*** Opening of GIVEN PASSAGE ***
Aaron Harang (5-1, 4.02)  vs. Paul Maholm (1-4, 5.03). Harang is the Reds' best pitcher, which in this case means he'd be a legit #2 starter on a good team. He faced the Pirates once this year already, on April 8, when he happened to draw the Bucs in the one week all year in which they could hit anything. Harang allowed five runs in 6 2/3 despite striking out ten and walking none.

Box Score: This one's delayed. Jeromy Burnitz is batting fifth again, because you just have to go R-L-R. I'm sure Burnitz's handedness is really going to cause the opposing manager sleepless nights.

...And we're underway, an hour late.
*** Close of GIVEN PASSAGE ***
*** Opening of SUPPLIED DATA ***
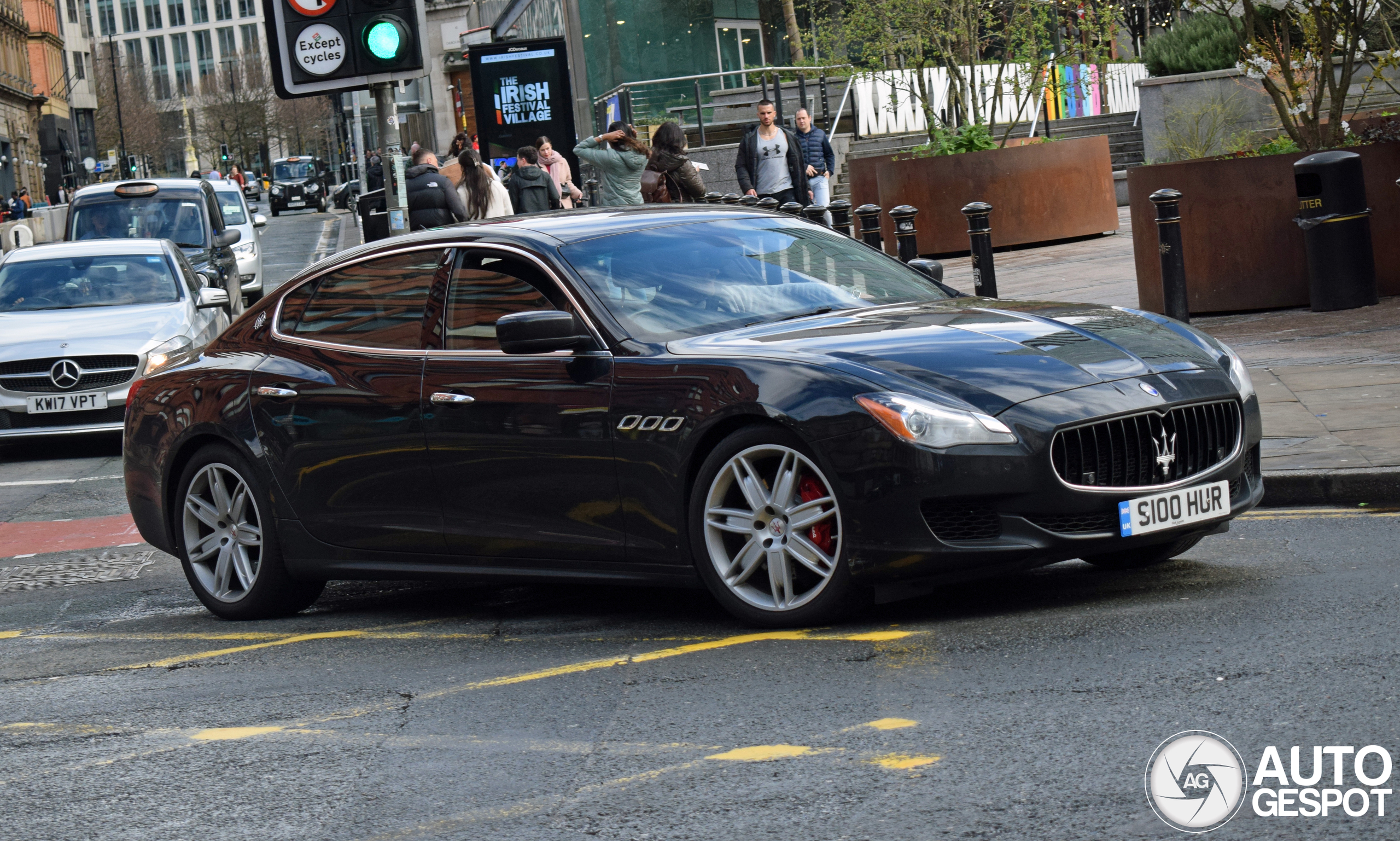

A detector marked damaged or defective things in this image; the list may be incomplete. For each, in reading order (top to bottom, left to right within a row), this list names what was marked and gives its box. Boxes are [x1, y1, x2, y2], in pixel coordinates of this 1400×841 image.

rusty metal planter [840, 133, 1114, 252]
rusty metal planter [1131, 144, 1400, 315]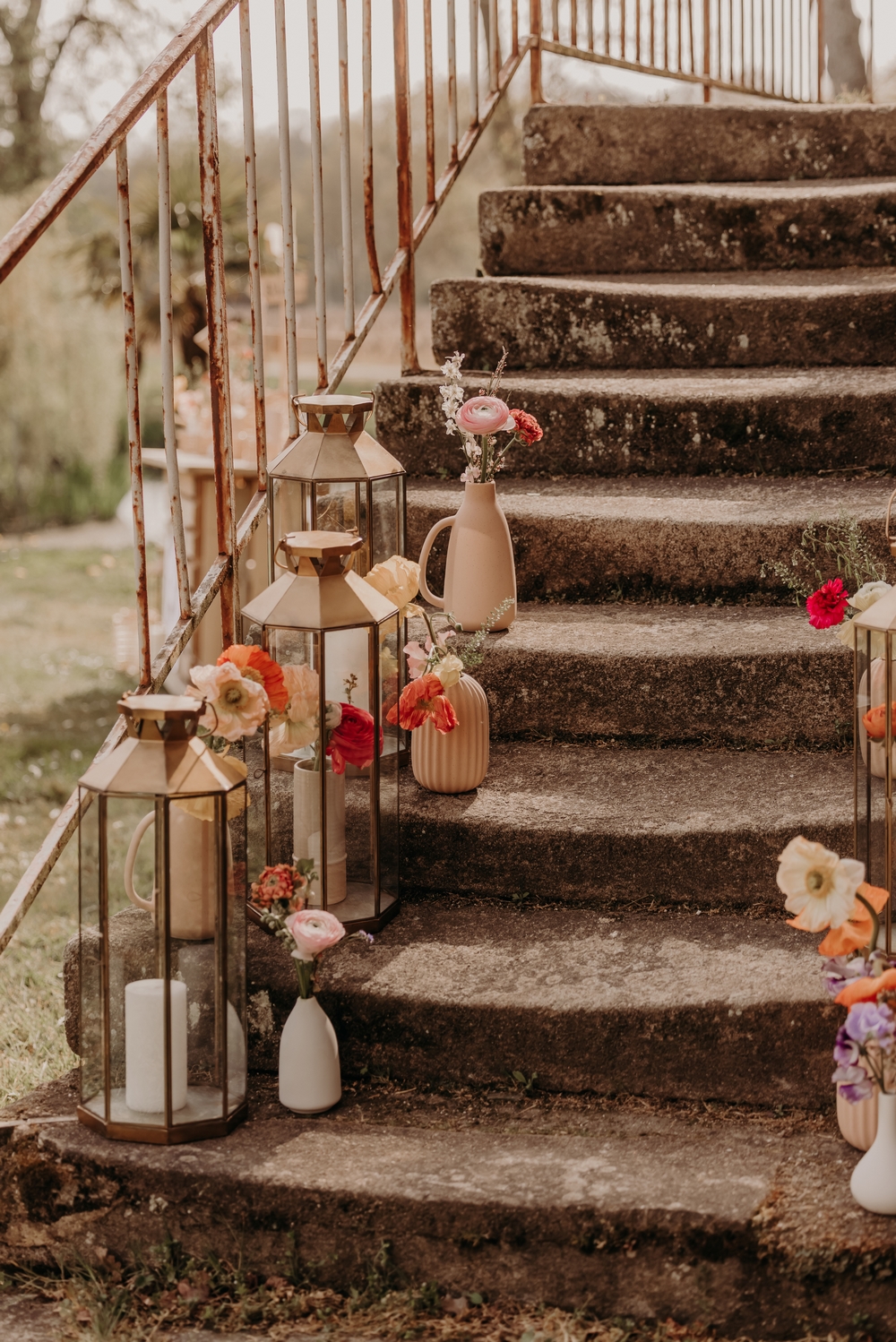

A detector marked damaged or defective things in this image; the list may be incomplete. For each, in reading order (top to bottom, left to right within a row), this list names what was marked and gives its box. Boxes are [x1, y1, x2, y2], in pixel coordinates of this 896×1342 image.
*** Close of SUPPLIED DATA ***
INSTRUCTIONS TO FOLLOW –
Carry the post about the Harang–Maholm matchup forward from its last line, "...And we're underway, an hour late."

EXPECTED ANSWER –
-P- Here's a good article by the Stats Geek disproving yet again the idea that Craig Wilson only produces when it doesn't matter. Actually, the article is an exploration of a new tool called FanGraphs that's becoming pretty trendy among bloggers. These graphs are certainly cool toys and you can learn a lot from them, but there's also a danger in seeing a low WPA from someone with good stats and assuming that the WPA represents a hitter's skill level, and not his OPS or whatever. Except in extremely limited circumstances, getting a hit at an opportune time is not a skill. The Stats Geek seems to recognize this, pointing out that Freddy Sanchez's low WPA is likely to rise if he continues to hit as well as he has.

(Over at Primer, Vlad reminds us that Sanchez has largely flopped as a pinch-hitter - he's 2 for 13 on the year. Pinch-hit at-bats often come in high-leverage situations. That's probably why his WPA is so low.)